# Uber Partners With ScriptDrop



## MHR (Jul 23, 2017)

for prescription delivery. It will be available in 37 states

By Nicole Wetsman on March 24, 2021 12:00 pm







Photo by James Bareham / The Verge

Pharmacies using prescription delivery service ScriptDrop will deliver medications to customers through Uber, the company announced today. Uber will be the default delivery service for ScriptDrop pharmacies in 37 states and will eventually expand to others.

The service lets pharmacies offer prescription deliveries for patients. The tool can integrate with whatever organizational software the pharmacies normally use to keep track of prescriptions.

"Being able to combine ScriptDrop's integrated interface with Uber's technology means that pharmacies of all sizes will be better equipped to improve prescription adherence and serve the most vulnerable of their communities," Amanda Epp, ScriptDrop CEO, said in a statement.

The COVID-19 pandemic fueled a rise in mail-order and courier-based drug deliveries, as people avoided in-person trips to the pharmacy.

This is Uber's second foray into prescription delivery. It partnered with NimbleRx to deliver drugs in Seattle and Dallas in August 2020. It then expanded that service to Austin, Houston, and New York City. The company has other health care functions, including a tool that lets doctors or other providers book rides for patients to and from appointments.

https://www.theverge.com/2021/3/24/22346330/uber-perscription-delivery-scriptdrop


----------



## Lissetti (Dec 20, 2016)

I certainly hope they instill better safeguards against misplaced or swapped deliveries than they do with the EATS platform.


----------



## RideShare_Hustler (Jun 18, 2020)

What’s the payout for oxy deliveries?


----------



## Uber's Guber (Oct 22, 2017)

Uber is going to pay drivers less than $3 to stand in slow-moving long lines at the pharmacies to deliver pills to non-tipping clients.
Drivers are offered no cure for headaches caused by Uber.


----------



## RideShare_Hustler (Jun 18, 2020)

Uber's Guber said:


> Drivers are offered no cure for headaches caused by Uber.


Perhaps now they can get their headache medication delivered to them after their shifts.


----------



## Lissetti (Dec 20, 2016)

Uber's Guber said:


> to deliver pills to non-tipping clients.

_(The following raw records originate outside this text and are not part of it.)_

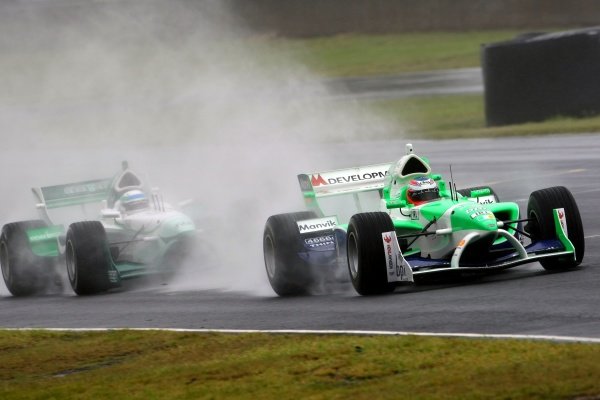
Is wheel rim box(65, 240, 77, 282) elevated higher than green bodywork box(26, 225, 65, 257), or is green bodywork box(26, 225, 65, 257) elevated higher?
green bodywork box(26, 225, 65, 257)

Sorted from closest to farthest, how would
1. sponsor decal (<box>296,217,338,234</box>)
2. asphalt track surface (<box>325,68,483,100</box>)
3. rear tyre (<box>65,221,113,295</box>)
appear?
1. sponsor decal (<box>296,217,338,234</box>)
2. rear tyre (<box>65,221,113,295</box>)
3. asphalt track surface (<box>325,68,483,100</box>)

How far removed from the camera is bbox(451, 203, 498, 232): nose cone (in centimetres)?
1378

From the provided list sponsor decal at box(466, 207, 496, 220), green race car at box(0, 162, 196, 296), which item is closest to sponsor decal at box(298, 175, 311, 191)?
green race car at box(0, 162, 196, 296)

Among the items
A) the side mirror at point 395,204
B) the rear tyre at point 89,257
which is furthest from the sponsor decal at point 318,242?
the rear tyre at point 89,257

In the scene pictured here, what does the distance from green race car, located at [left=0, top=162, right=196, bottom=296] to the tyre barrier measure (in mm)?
14899

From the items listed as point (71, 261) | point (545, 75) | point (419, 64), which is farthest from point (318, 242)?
point (419, 64)

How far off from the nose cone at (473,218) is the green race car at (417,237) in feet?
0.03

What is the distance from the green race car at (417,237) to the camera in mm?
13758

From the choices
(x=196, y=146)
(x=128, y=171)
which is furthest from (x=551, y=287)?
(x=196, y=146)

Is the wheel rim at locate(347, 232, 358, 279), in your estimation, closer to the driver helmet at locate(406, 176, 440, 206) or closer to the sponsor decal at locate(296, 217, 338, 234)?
the sponsor decal at locate(296, 217, 338, 234)

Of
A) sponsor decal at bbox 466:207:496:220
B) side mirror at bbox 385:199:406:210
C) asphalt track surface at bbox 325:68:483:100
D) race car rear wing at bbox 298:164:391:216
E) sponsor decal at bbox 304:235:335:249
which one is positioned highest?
asphalt track surface at bbox 325:68:483:100

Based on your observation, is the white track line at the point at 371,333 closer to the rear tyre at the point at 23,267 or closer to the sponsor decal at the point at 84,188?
the rear tyre at the point at 23,267

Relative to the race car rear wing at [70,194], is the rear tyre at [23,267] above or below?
below

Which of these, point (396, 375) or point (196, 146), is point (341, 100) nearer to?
point (196, 146)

True, a large percentage of clientele will probably be elderly who may not be able to afford a large tip, if any at all with the price of medications these days. Some pharmaceuticals aren't reduced by much even with Medicare.


----------



## Galgal (Apr 29, 2020)

with pua add in California week 3/14 to 3/20 ? ( show pending)


----------



## 25rides7daysaweek (Nov 20, 2017)

Bet you wont be able to shuffle those deliveries and keep the pills LOL


----------



## tohunt4me (Nov 23, 2015)

Tippp


RideShare_Hustler said:


> What's the payout for oxy deliveries?


Tipped in Pills


----------



## observer (Dec 11, 2014)

I actually worked delivering prescriptions a few years ago filling in when drivers called in sick.

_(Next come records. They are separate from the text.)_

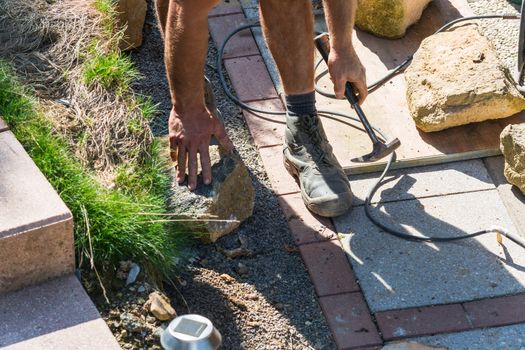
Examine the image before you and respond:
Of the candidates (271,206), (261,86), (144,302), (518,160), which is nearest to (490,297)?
(518,160)

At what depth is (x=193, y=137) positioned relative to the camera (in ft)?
12.4

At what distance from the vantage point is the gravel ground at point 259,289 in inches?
140

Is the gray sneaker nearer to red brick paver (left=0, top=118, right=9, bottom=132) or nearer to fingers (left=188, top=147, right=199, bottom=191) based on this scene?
fingers (left=188, top=147, right=199, bottom=191)

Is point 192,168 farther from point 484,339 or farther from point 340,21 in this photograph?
point 484,339

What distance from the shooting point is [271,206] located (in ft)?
13.6

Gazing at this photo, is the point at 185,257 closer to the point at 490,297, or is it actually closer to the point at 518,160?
the point at 490,297

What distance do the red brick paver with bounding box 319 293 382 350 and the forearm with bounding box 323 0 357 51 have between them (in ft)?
3.11

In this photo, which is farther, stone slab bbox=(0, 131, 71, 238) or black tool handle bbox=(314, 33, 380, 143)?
black tool handle bbox=(314, 33, 380, 143)

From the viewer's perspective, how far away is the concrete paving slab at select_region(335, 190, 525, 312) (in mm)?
3758

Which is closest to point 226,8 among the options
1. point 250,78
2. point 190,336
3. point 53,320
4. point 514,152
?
point 250,78

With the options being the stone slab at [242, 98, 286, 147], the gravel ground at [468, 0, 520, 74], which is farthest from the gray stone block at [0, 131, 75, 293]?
the gravel ground at [468, 0, 520, 74]

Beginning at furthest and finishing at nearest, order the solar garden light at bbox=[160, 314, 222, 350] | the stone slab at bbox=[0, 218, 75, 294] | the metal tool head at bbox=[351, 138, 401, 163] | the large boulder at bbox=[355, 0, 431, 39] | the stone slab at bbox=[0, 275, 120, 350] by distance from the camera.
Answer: the large boulder at bbox=[355, 0, 431, 39] < the metal tool head at bbox=[351, 138, 401, 163] < the stone slab at bbox=[0, 218, 75, 294] < the stone slab at bbox=[0, 275, 120, 350] < the solar garden light at bbox=[160, 314, 222, 350]

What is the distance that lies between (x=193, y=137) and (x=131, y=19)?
1.30m

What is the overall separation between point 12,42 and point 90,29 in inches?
14.0
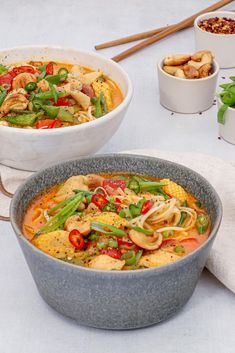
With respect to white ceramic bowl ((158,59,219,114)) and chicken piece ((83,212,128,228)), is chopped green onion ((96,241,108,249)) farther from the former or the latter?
white ceramic bowl ((158,59,219,114))

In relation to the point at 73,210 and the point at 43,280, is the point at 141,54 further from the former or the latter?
the point at 43,280

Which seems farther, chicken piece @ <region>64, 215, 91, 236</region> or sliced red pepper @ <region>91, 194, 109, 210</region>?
sliced red pepper @ <region>91, 194, 109, 210</region>

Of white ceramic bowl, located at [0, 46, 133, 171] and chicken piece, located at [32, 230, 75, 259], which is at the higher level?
chicken piece, located at [32, 230, 75, 259]

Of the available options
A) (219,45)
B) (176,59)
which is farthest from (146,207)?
(219,45)

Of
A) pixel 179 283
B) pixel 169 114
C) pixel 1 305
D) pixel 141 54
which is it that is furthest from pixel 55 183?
pixel 141 54

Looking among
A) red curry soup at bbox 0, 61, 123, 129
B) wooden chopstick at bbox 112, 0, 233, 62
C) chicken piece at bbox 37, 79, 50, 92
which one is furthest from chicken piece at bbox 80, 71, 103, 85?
wooden chopstick at bbox 112, 0, 233, 62

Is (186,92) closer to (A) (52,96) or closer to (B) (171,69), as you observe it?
(B) (171,69)

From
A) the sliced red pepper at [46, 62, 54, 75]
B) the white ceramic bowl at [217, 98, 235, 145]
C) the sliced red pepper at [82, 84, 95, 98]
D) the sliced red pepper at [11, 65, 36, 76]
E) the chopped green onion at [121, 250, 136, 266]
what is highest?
the chopped green onion at [121, 250, 136, 266]
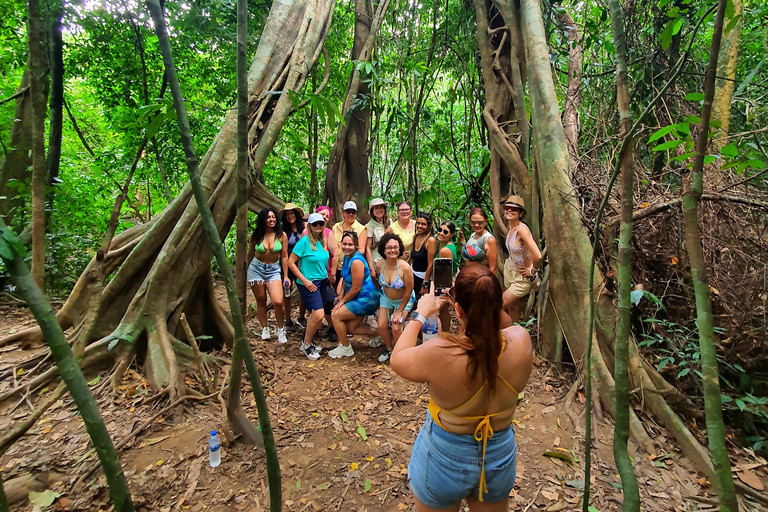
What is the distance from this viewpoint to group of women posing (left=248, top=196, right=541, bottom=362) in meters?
3.90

Maybe five days total over 4 years.

The bag is stapled shut and has the name and address printed on it. No idea what is inside the bag.

All deliveries were to apartment buildings or retirement homes.

Roughly 12 deliveries per day, a hundred miles driven delivering.

Tips probably averaged about 4-5 bux per day.


----------



## RideShare_Hustler (Jun 18, 2020)

tohunt4me said:


> Tippp
> Tipped in Pills


----------



## Seamus (Jun 21, 2018)

When DD started with the Walgreens and CVS deliveries I thought sick people who couldn't go out would be ordering over-the-counter medicine and stuff. 98% of the offers involve delivering soda, candy, and chips!


----------



## rideshareMN (Jan 25, 2017)

i did a ScriptDrop gig today for Roadie, basically matched word-for-word @Uber's Guber prediction...park car in massive lot, find pharmacy in massive grocery store, stood in line forever behind an old guy who not only had to run his card three times and sign off on two cancel refunds but also needed to tell his life story to the poor pharmacist; then drive 1 mile to an old folk's home to deliver the goods, where both calls and texts (*as ordered to do in the app*) went unanswered; adding more time waste to the endeavor; unless you just need to get out and stretch your legs, maybe buy something in the store, it's a complete waste of time


----------



## observer (Dec 11, 2014)

rideshareMN said:


> i did a ScriptDrop gig today for Roadie, basically matched word-for-word @Uber's Guber prediction...park car in massive lot, find pharmacy in massive grocery store, stood in line forever behind an old guy who not only had to run his card three times and sign off on two cancel refunds but also needed to tell his life story to the poor pharmacist; then drive 1 mile to an old folk's home to deliver the goods, where both calls and texts (*as ordered to do in the app*) went unanswered; adding more time waste to the endeavor; unless you just need to get out and stretch your legs, maybe buy something in the store, it's a complete waste of time


How long did it take you?

How much did you get paid?

How much did Roadie charge?

...

... ...

I had another question but I forgot.

Ohhh. Yea, did the customer tip?


----------



## rideshareMN (Jan 25, 2017)

observer said:


> How long did it take you?
> 
> How much did you get paid?
> 
> ...


probably took me 30-40 minutes tops (maybe 3-4 miles of driving at most, including getting to pickup location)
i got $8 bucks
no clue what Roadie charges customers
no tip

TBH i just looked at it like getting gas money to drive back home; one of the nice things about Roadie is that you can see the route


----------



## Cdub2k (Nov 22, 2017)

observer said:


> I actually worked delivering prescriptions a few years ago filling in when drivers called in sick.
> 
> Maybe five days total over 4 years.
> 
> ...


----------



## Jo3030 (Jan 2, 2016)

A waste of time.
Thanks Uber.


----------



## ANT 7 (Oct 14, 2018)

Wow..........bringing meds to sick people........nope.


----------



## Amos69 (May 17, 2019)

ANT 7 said:


> Wow..........bringing meds to sick people........nope.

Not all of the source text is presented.